Он механически снял пальто и, как всегда, подошел к саркофагу.
Нефрет окружало необычное свечение. Бывали минуты, когда он видел ее такой в своем воображении, в одиночестве, в бессонные ночи, но никогда — наяву.
Отступил на шаг, словно не доверяя своим глазам. Ему и в голову не пришло зажечь свет. Он привык сидеть здесь в сумраке, размышляя о жизни и смерти. По спине пробежали мурашки, но он знал, что это не страх. Только легкий испуг, который он не мог подавить: страшила мысль, что он недостаточно владеет своими нервами и не может достоверно знать, не изменяет ли ему зрение при взгляде на неподвижные предметы. У него и раньше бывали видения, когда предметы оживали на глазах и он, как Фома неверующий, вынужден был подходить и прикасаться к ним, чтобы рассеять навязчивую иллюзию. Но если живые люди могут обладать всеми внешними признаками мертвых предметов, почему мертвые предметы не могут оживать?

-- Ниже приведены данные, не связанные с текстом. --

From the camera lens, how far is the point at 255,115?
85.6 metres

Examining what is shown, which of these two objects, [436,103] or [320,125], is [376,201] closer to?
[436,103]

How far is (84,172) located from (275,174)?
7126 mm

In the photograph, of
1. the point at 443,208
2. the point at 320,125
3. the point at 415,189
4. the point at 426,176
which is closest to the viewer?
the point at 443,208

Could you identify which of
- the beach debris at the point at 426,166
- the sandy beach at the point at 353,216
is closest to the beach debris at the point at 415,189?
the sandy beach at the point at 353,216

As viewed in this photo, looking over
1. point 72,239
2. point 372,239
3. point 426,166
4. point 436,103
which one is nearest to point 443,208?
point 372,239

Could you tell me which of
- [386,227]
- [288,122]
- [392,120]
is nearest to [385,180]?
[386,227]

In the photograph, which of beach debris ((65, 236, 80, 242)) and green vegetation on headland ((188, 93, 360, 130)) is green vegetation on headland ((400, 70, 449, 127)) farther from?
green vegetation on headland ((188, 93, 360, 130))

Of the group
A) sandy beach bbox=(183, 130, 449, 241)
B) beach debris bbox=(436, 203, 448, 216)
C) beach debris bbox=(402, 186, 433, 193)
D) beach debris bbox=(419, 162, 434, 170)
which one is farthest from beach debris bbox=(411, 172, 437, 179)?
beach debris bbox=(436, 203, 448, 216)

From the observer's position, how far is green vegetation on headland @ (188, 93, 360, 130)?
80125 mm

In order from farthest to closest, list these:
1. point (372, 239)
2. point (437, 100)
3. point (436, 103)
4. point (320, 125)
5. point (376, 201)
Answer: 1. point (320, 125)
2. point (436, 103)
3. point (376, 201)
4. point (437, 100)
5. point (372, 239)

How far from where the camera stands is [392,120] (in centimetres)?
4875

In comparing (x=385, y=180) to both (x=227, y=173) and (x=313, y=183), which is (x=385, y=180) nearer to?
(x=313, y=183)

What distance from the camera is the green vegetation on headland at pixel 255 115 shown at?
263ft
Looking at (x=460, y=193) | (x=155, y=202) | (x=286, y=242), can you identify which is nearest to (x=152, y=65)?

Он машинально придвинул к гробу кресло. Фонарик оставался в левой руке и был направлен вниз, освещая пол. Так врач, помнящий всю картину болезни, садится у постели хорошо знакомого ему пациента и проверяет пульс.
Райт совершенно отчетливо почувствовал, что рука Нефрет стала теплой. Это могло быть, однако, тепло его собственной руки. Он сидел неподвижно. Казалось, ощущал двойной ток крови — своей и ее. Взволнованно закрыл глаза — словно вспоминал такие же ощущения, посещавшие его во время частых ночных сеансов, когда он напрасно пытался различить биение жизни в мягком, холодном и всегда неподвижном теле.